▶ Objectives
(1) Decide whether each statement below agrees with the passage on the Rome back-channel meetings. Answer yes or no for each, and quote the words of the passage that decide it.
(a) Tenet went to Hadley in early February 2002.
(b) Ghorbanifar attended the June 2002 meeting in Rome.
(c) The Defense Department answered the inquiries it received about the meetings.
(2) Continue the passage on the Rome back-channel meetings, beginning after its final sentence.

--- start Selected excerpt ---

According to U.S. government sources, both the State Department and the CIA eventually brought the matter to the attention of the White House -- specifically, to Condoleezza Rice's chief deputy on the National Security Council, Stephen J. Hadley. Later, Italian spy chief Pollari raised the matter privately with Tenet, who himself went to Hadley in early February 2002. Goaded by Tenet, Hadley sent word to the officials in Feith's office and to Ledeen to cease all such activities. Hadley then contacted Sembler, assuring him it wouldn't happen again and to report back if it did.

The orders, however, seem to have had little effect, for a second meeting was soon underway. According to a story published this summer in Corriere della Sera, a leading Italian daily, this second meeting took place in Rome in June, 2002. Ghorbanifar tells The Washington Monthly that he arranged that meeting after a flurry of faxes between himself and DoD official Harold Rhode. Though he did not attend it himself, Ghorbanifar says the meeting consisted of an Egyptian, an Iraqi, and a high-level U.S. government official, whose name he declined to reveal. The first two briefed the American official about the general situation in Iraq and the Middle East, and what would happen in Iraq, "and it's happened word for word since," says Ghorbanifar. A spokesman for the NSC declined to comment on this and other meetings and referred The Washington Monthly to the Defense Department, which did not respond to repeated inquiries. Ledeen also refused to comment.

No one at the U.S. Embassy in Rome seems to have known about this second Rome meeting. But the back-channel's continuing existence became apparent the following month -- July 2002 -- when Ledeen again contacted Sembler and told him that he'd be back in Rome in September to continue "his work" with the Iranians (This time Ledeen made no mention of any involvement by Pentagon officials; later he told Sembler it would be in August rather than September.) An exasperated Sembler again sent word back to Washington and Hadley again went into motion telling Ledeen, in no uncertain terms, to back off.

--- end Selected excerpt ---
--- start Provided material ---

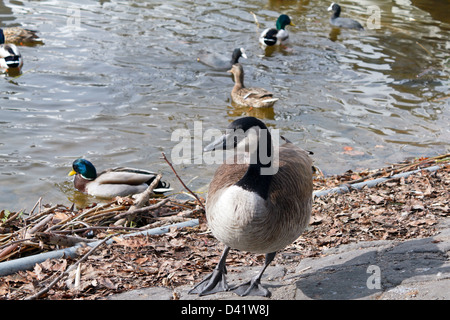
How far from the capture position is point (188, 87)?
12.7 m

--- end Provided material ---

▶ Responses for each task
(1)
(a) Yes: "who himself went to Hadley in early February 2002"
(b) No: "Though he did not attend it himself"
(c) No: "which did not respond to repeated inquiries"

(2)
Once again, however, Hadley's orders seem to have gone unheeded. Almost a year later, in June, 2003, there were still further meetings in Paris involving Rhode and Ghorbanifar. Ghorbanifar says the purpose of the meeting was for Rhode to get more information on the situation in Iraq and the Middle East. "In those meetings we met, we gave him the scenario, what would happen in the coming days in Iraq. And everything has happened word for word as we told him," Ghorbanifar repeats. "We met in several different places in Paris," he says, "Rhode met several other people -- he didn't only meet me."

Not a "chance encounter"

By the summer of 2003, the Senate Select Committee on Intelligence had begun to get wind of the Ghorbanifar-Ledeen-DoD back-channel and made inquiries at the CIA. A month later, Newsday broke the original story about the secret Ghorbanifar channel. Faced with the disclosure, Secretary of Defense Rumsfeld acknowledged the December, 2001 meeting but dismissed it as routine and unimportant.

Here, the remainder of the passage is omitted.